Daoud, an immigrant whose family was displaced by fighting in Lebanon, started the company after being laid off by Delco, the electronics division of General Motors. Visus has since grown to serve some of the biggest companies on the South Coast, writing code for Deckers Outdoor Corp. and Network Hardware Resale, among others. It has also helped the county of Santa Barbara with mapping applications and designed the Web-based ordering system for Rusty’s Pizza, the South Coast restaurant chain.
Daoud trained as an engineer, rather than a programmer, and brought with him part of what he calls the “secret sauce” for the company’s success over the years: The conversations that take place before code is ever written. Software needs to solve business problems, so it’s key to understand the business and what that problem is, which might be different from what the customer first asks for. Daoud said many clients come to him after trying another software shop first.
“We have all the key stakeholders come together over several meetings to discuss the problem. Let’s say somebody wants to build a house. If they go straight to a contractor, they’re probably going to get a four-bedroom house that’s not the one they pictured in their head. Unfortunately, there are software companies that go straight to the keyboard,” Daoud said. “There are clients who are all about code and cost, and those aren’t the right clients for us.”
But there’s quite a bit that has changed since 1994. In particular, the use of the Web and mobile technologies in distributing and deploying software has evolved. Users now expect anything with a screen to be able to access their data and run their apps. “It started with consumers, but now it’s moved to business: ‘I’m on my phone or iPad, and I need to see my financials.’ People want to work on any device,” Daoud said.
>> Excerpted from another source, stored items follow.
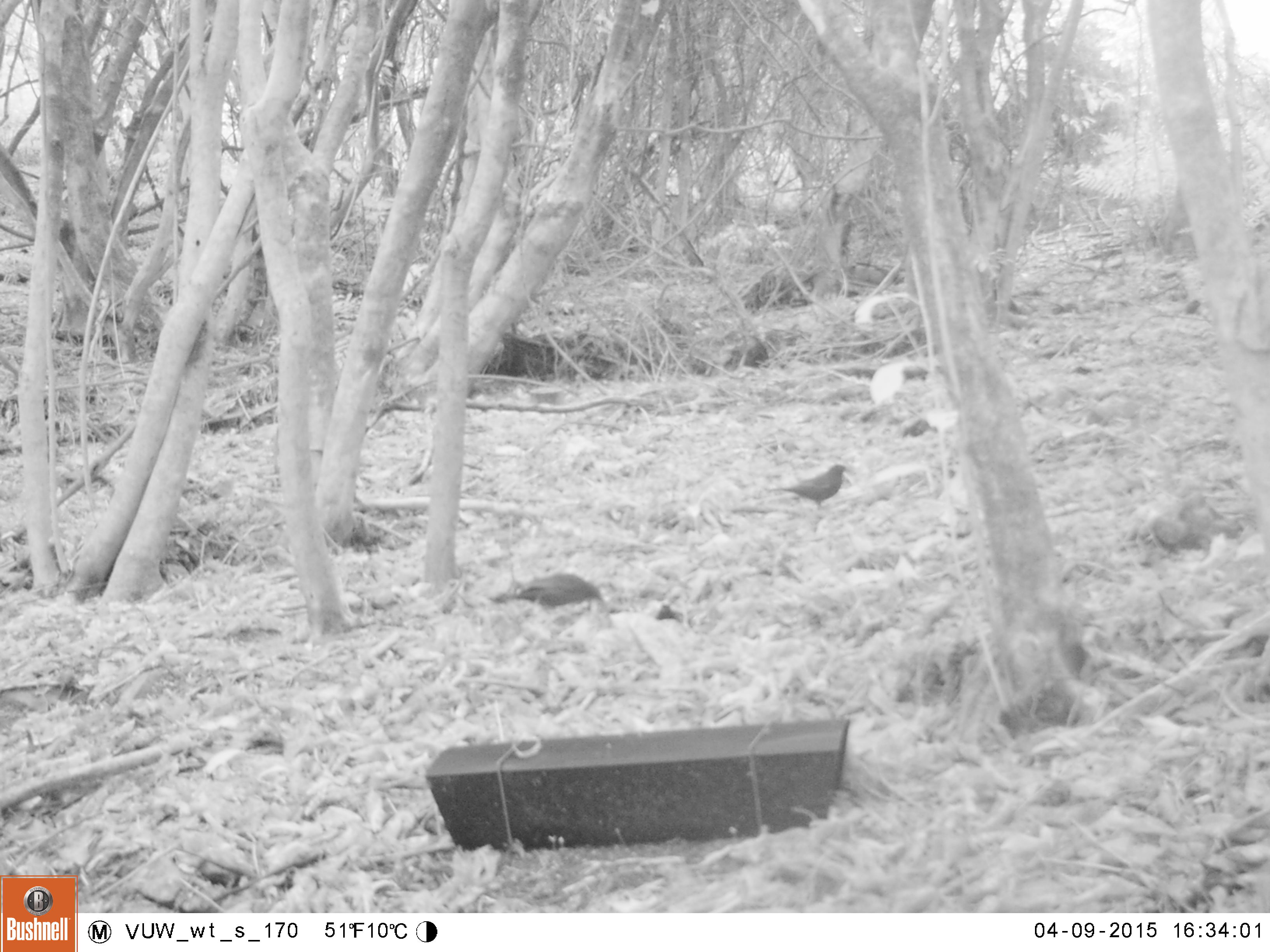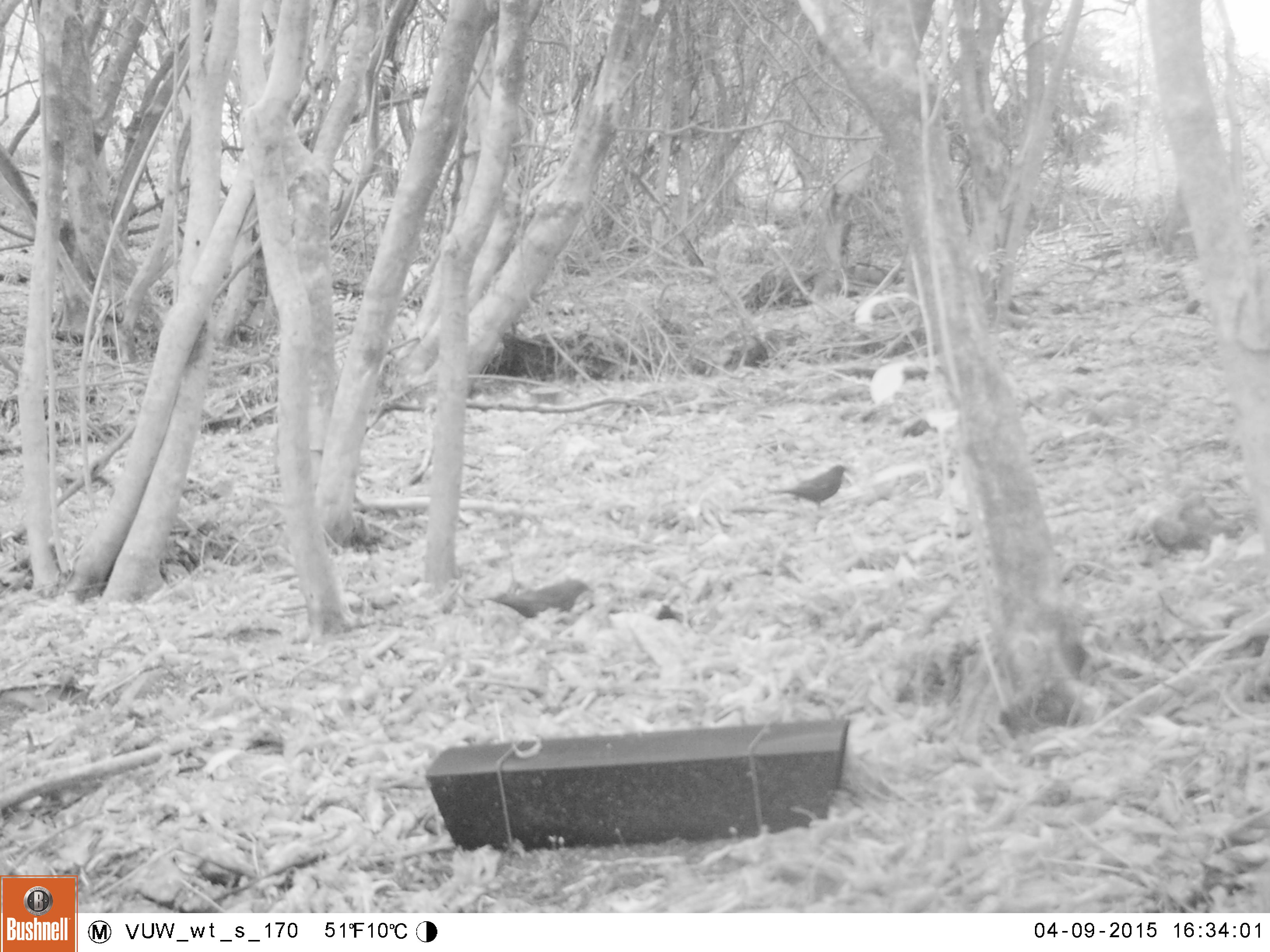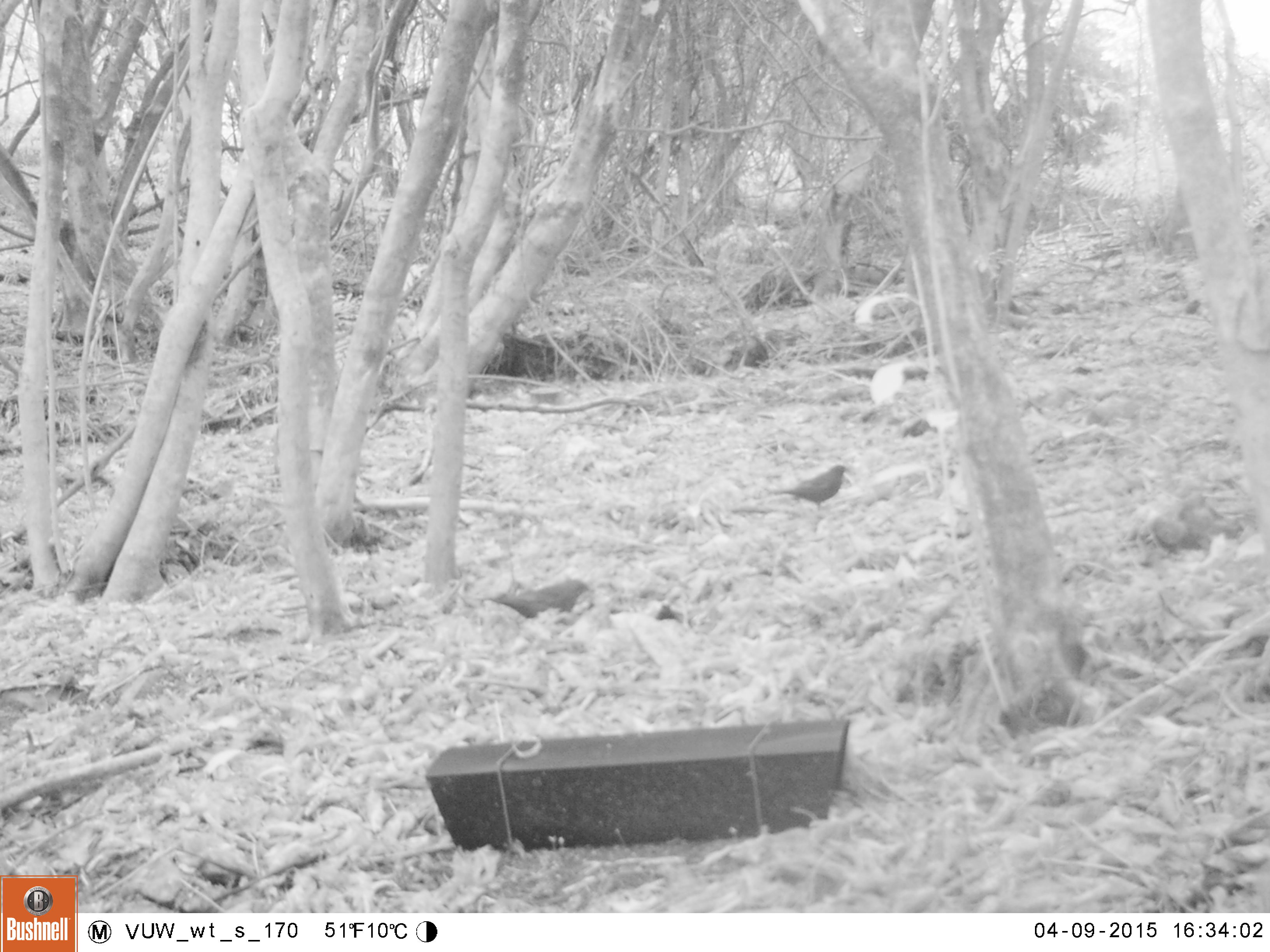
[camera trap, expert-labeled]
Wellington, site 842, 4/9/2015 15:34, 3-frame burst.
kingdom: Animalia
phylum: Chordata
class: Aves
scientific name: Aves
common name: bird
Users often assume that since Web and mobile apps run through browsers and phones, the software is fairly lightweight and most of the work is occurring on servers somewhere using straightforward code. But the apps can actually reach fairly deep into a computer’s hardware resources, even if it’s Web-based, and maintaining different code for desktop browsers, Android and iOS isn’t as simple as it sounds. In some ways, writing Windows-compatible code in the 1990s was simpler.
“It’s actually fairly complex because there are so many more technologies you have to integrate,” Daoud said. “There are all these layers you have to take care of, but it’s interesting because it’s what makes the Web so powerful.”
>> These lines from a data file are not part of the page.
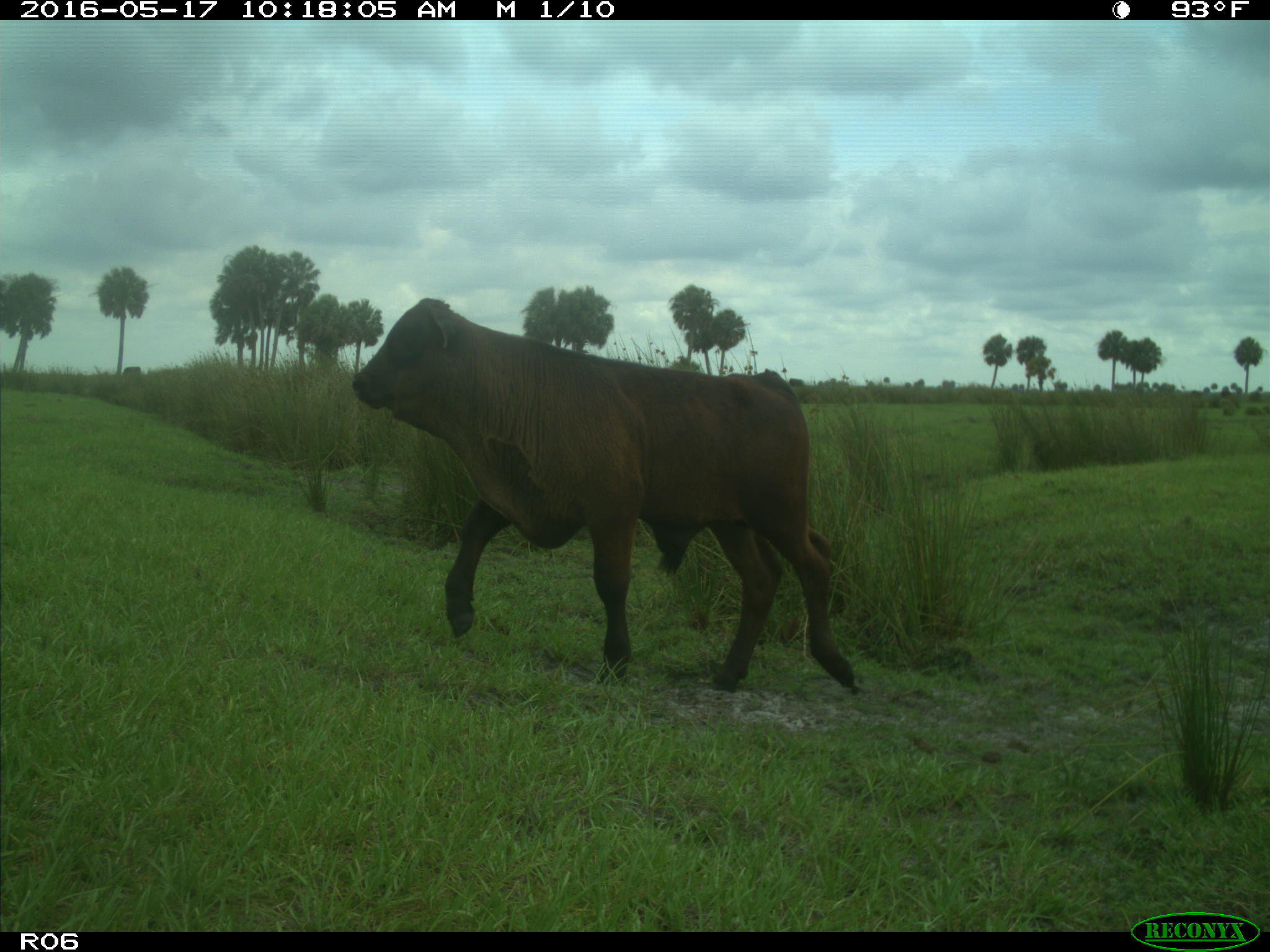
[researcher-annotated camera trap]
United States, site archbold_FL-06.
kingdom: Animalia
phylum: Chordata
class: Mammalia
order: Artiodactyla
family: Bovidae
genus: Bos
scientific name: Bos taurus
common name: domestic cow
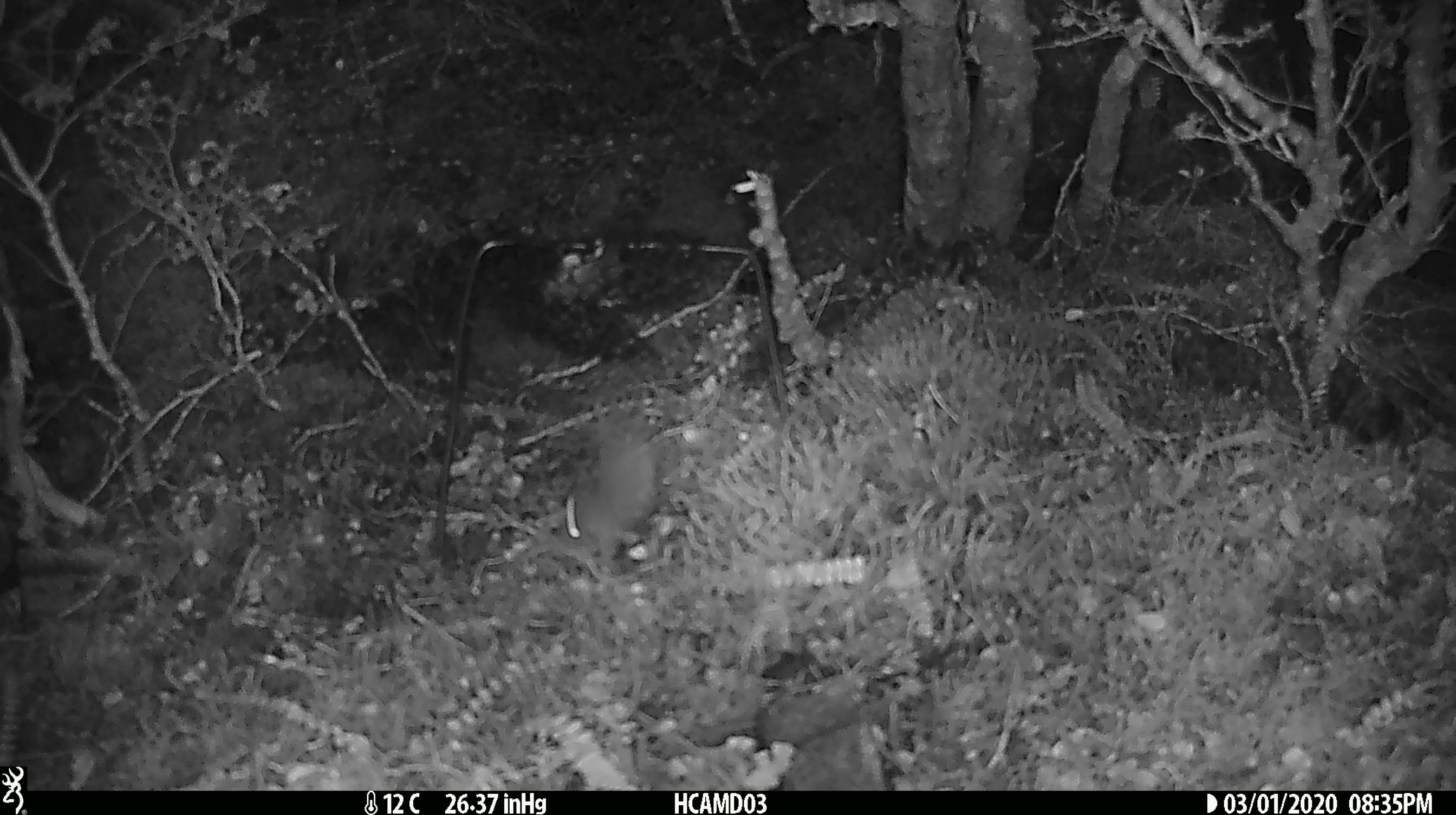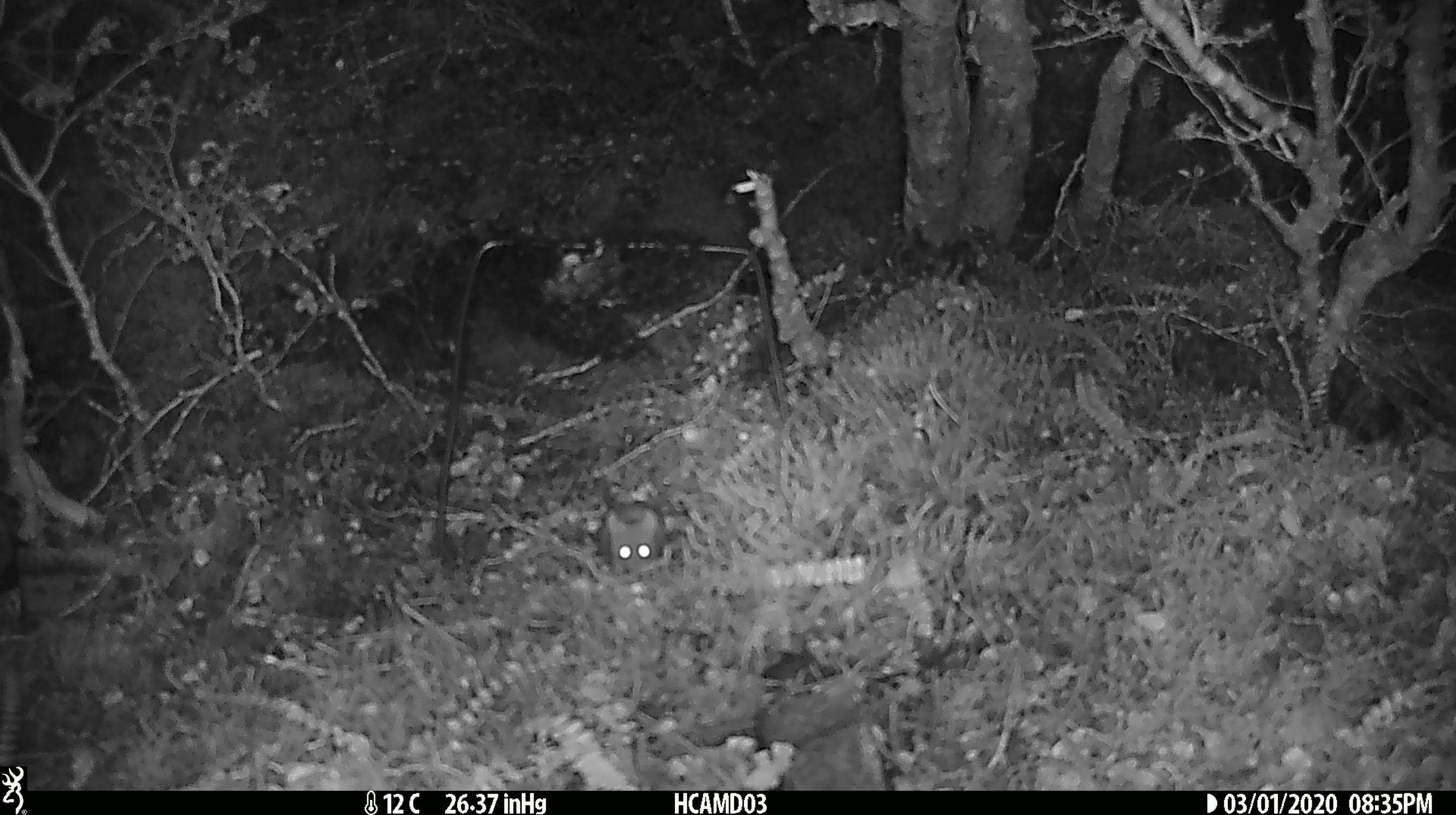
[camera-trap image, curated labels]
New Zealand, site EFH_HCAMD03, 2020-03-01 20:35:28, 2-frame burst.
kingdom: Animalia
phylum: Chordata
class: Mammalia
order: Rodentia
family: Muridae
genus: Mus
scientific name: Mus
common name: mouse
Mouse (Mus).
Another aspect that’s changed is the economy of the South Coast. Daoud recalls when Highway 101 had stoplights at State Street. Some of the firm’s small clients in the 1990s have become very large ones, he said. And the toughest point in the company’s life was 2001, when the bursting of the tech bubble and terrorism dealt a one-two blow.
“The scariest time was just after 9/11. Business just seemed to vanish. As an entrepreneur, those times test you. Percentages and ratios are much bigger when you’re smaller. I decided to stick it out, and here we are,” Daoud said.
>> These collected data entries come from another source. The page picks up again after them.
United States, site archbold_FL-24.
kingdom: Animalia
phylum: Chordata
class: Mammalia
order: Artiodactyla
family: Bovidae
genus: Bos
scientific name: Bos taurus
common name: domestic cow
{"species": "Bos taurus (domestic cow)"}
These days, Visus is expanding into business intelligence — that is, making sense of the massive amounts of data that companies constantly accumulate to provide insights.
“Business intelligence was a natural progression for us doing a lot of reporting from our applications,” Daoud said. “When you have billions of bytes of data, you have to build cubes of data to get answers out of data in seconds rather than hours. Right now, business intelligence offers management insights into the health of a business. The next step is, how do you take that data and make predictions?”
For the next 20 years, Daoud wants to expand Visus, but not too much.
“My dream is to have a team of 100 to 150 — not bigger,” Daoud said. “I want it to be manageable and nimble. The old saying is ‘Nobody ever got fired for hiring IBM,’ because they were the gold standard. I want that to be the same for Visus.”